---------- Available records ----------

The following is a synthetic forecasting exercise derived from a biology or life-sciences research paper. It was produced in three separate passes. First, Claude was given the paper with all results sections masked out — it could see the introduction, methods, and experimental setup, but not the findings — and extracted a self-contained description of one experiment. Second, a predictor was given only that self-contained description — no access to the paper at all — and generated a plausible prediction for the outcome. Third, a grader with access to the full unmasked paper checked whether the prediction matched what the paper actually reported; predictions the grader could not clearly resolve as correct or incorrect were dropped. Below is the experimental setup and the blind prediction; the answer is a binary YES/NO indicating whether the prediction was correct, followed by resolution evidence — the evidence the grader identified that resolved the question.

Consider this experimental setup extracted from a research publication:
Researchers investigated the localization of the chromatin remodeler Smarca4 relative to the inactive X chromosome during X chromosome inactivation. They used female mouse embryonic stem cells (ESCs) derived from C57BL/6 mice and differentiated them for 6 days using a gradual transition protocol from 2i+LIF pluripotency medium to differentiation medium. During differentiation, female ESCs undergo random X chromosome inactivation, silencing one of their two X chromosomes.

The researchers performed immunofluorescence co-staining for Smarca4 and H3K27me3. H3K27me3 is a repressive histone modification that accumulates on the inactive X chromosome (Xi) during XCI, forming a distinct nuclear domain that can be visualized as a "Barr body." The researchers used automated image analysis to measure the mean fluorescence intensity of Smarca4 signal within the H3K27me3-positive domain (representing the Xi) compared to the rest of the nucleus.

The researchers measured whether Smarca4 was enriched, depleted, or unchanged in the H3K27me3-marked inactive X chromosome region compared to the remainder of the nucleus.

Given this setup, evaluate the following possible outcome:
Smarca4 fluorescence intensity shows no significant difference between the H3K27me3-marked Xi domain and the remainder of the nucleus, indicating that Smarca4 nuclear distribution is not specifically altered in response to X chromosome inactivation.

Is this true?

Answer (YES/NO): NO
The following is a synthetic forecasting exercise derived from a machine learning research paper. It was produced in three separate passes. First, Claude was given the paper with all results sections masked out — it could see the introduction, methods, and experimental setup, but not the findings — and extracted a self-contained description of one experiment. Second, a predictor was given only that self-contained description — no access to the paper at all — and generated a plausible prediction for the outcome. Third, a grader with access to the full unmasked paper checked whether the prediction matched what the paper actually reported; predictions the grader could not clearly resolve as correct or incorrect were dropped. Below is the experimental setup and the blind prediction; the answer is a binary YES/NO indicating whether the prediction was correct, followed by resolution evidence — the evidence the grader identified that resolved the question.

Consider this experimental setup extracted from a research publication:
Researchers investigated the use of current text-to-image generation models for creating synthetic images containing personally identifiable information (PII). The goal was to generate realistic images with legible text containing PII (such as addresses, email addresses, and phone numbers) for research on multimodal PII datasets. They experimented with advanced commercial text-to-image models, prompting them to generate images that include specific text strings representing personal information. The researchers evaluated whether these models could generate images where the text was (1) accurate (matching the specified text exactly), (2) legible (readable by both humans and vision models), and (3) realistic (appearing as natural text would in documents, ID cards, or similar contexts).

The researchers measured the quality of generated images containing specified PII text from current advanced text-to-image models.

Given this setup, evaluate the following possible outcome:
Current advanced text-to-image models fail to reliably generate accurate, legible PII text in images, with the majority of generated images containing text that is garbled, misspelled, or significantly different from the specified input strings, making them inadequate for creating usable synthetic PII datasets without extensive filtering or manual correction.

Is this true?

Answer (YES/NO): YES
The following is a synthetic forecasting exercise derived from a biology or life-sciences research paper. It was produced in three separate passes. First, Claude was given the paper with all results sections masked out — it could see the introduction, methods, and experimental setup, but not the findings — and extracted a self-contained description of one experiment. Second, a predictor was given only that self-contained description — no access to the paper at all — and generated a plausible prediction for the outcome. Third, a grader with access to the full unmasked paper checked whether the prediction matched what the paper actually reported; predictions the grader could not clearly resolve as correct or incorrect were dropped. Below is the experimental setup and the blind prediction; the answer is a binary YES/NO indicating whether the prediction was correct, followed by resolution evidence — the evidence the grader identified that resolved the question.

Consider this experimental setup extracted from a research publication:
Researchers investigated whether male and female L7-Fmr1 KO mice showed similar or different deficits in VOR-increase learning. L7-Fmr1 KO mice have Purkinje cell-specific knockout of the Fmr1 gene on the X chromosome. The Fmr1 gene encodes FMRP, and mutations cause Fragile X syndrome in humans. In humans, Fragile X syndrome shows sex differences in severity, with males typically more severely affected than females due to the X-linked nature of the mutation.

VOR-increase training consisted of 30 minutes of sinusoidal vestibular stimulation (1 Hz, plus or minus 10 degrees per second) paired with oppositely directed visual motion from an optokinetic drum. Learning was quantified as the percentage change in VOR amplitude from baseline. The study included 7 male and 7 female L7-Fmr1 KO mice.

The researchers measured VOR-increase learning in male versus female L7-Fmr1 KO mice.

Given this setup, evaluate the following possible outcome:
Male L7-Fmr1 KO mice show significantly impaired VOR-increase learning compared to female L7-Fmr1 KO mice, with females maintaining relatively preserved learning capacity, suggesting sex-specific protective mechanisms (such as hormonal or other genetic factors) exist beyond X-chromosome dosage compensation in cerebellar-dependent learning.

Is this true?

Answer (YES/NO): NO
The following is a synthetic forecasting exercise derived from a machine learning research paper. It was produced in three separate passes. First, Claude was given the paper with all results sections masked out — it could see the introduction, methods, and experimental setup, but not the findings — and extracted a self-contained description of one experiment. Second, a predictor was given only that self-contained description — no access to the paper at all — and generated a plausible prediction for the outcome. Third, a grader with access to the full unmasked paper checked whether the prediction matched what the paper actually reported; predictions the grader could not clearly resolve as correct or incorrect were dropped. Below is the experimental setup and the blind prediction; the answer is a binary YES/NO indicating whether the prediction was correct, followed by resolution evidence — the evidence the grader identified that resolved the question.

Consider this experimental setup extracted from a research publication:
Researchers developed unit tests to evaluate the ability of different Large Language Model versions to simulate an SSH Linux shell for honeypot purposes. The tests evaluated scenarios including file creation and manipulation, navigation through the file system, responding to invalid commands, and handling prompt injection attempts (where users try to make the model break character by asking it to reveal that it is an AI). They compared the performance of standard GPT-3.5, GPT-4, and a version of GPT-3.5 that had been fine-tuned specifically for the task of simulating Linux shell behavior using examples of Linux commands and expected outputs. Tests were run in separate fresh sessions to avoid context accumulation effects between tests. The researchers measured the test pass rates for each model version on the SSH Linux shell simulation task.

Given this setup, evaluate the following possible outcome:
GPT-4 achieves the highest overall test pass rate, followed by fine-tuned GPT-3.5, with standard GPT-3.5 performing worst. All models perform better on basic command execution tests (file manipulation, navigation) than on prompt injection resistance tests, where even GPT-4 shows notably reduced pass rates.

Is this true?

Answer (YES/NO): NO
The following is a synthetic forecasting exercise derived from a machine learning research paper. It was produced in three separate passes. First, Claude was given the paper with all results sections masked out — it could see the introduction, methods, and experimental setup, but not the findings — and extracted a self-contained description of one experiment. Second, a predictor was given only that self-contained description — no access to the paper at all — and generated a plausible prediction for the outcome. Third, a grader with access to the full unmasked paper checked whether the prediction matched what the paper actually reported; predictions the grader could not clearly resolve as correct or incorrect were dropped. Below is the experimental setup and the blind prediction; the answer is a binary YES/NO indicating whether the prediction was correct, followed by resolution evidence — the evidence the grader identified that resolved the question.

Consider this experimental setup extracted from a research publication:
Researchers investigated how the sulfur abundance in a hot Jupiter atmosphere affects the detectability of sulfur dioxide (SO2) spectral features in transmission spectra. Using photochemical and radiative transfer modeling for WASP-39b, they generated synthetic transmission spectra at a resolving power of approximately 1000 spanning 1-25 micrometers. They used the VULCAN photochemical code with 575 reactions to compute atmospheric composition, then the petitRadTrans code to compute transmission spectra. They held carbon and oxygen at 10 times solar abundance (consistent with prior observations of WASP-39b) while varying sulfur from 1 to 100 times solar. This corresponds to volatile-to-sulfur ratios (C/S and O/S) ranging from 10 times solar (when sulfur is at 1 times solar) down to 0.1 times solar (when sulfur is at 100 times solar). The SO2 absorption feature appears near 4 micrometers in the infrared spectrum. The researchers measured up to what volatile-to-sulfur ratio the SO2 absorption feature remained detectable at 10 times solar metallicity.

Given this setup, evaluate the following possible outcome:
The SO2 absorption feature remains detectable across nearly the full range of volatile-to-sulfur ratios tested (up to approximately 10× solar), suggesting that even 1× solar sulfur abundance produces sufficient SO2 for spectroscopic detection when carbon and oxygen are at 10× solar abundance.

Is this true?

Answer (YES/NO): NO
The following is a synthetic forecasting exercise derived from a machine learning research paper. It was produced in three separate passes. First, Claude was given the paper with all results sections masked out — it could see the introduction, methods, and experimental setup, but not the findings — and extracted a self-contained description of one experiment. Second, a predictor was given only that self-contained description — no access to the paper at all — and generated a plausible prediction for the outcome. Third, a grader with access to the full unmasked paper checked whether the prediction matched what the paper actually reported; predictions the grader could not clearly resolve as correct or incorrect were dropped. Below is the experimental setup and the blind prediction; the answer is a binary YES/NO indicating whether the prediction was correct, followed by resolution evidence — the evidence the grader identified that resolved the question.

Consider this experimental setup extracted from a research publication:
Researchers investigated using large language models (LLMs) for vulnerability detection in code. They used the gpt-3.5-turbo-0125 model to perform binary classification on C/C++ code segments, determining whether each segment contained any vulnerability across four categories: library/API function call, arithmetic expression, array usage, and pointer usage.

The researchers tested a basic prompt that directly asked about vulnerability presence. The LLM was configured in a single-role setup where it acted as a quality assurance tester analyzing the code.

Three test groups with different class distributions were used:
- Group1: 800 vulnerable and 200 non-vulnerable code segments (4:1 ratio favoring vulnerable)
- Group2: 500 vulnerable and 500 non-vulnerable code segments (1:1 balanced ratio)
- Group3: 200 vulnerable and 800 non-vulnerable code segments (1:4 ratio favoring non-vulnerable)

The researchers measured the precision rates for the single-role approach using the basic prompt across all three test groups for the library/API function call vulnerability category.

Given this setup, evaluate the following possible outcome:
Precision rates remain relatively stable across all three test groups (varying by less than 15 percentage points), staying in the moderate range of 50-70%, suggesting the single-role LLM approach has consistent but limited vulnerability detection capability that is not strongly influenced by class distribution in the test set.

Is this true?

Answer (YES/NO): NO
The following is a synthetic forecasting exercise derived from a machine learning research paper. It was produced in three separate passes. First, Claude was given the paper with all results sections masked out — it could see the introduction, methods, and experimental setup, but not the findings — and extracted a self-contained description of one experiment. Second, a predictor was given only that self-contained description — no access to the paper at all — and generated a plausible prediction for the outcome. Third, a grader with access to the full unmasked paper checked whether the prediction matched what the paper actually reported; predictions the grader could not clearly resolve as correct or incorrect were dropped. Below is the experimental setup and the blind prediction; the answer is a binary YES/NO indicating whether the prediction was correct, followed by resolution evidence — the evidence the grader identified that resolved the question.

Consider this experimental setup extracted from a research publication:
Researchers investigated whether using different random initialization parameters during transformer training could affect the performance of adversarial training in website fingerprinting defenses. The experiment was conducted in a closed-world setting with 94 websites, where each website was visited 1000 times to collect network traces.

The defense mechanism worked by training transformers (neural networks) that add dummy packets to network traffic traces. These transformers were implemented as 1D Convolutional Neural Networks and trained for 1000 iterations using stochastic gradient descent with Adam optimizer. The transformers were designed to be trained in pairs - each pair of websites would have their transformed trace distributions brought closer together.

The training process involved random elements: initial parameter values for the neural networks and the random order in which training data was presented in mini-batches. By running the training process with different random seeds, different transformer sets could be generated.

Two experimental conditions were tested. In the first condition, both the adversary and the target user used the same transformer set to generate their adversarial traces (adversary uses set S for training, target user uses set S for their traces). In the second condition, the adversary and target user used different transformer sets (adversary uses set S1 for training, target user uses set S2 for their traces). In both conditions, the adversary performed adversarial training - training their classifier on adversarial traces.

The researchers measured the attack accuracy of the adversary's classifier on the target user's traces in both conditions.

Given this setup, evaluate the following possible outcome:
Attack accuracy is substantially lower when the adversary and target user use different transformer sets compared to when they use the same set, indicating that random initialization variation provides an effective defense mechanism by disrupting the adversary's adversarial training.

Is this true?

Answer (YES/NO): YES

----------

■ Work to be completed:
Begin at the first line of the material and transcribe each line exactly. End with the line containing "Researchers investigated the localization", and give nothing else.

■ Solution for this task:
The following is a synthetic forecasting exercise derived from a biology or life-sciences research paper. It was produced in three separate passes. First, Claude was given the paper with all results sections masked out — it could see the introduction, methods, and experimental setup, but not the findings — and extracted a self-contained description of one experiment. Second, a predictor was given only that self-contained description — no access to the paper at all — and generated a plausible prediction for the outcome. Third, a grader with access to the full unmasked paper checked whether the prediction matched what the paper actually reported; predictions the grader could not clearly resolve as correct or incorrect were dropped. Below is the experimental setup and the blind prediction; the answer is a binary YES/NO indicating whether the prediction was correct, followed by resolution evidence — the evidence the grader identified that resolved the question.

Consider this experimental setup extracted from a research publication:
Researchers investigated the localization of the chromatin remodeler Smarca4 relative to the inactive X chromosome during X chromosome inactivation. They used female mouse embryonic stem cells (ESCs) derived from C57BL/6 mice and differentiated them for 6 days using a gradual transition protocol from 2i+LIF pluripotency medium to differentiation medium. During differentiation, female ESCs undergo random X chromosome inactivation, silencing one of their two X chromosomes.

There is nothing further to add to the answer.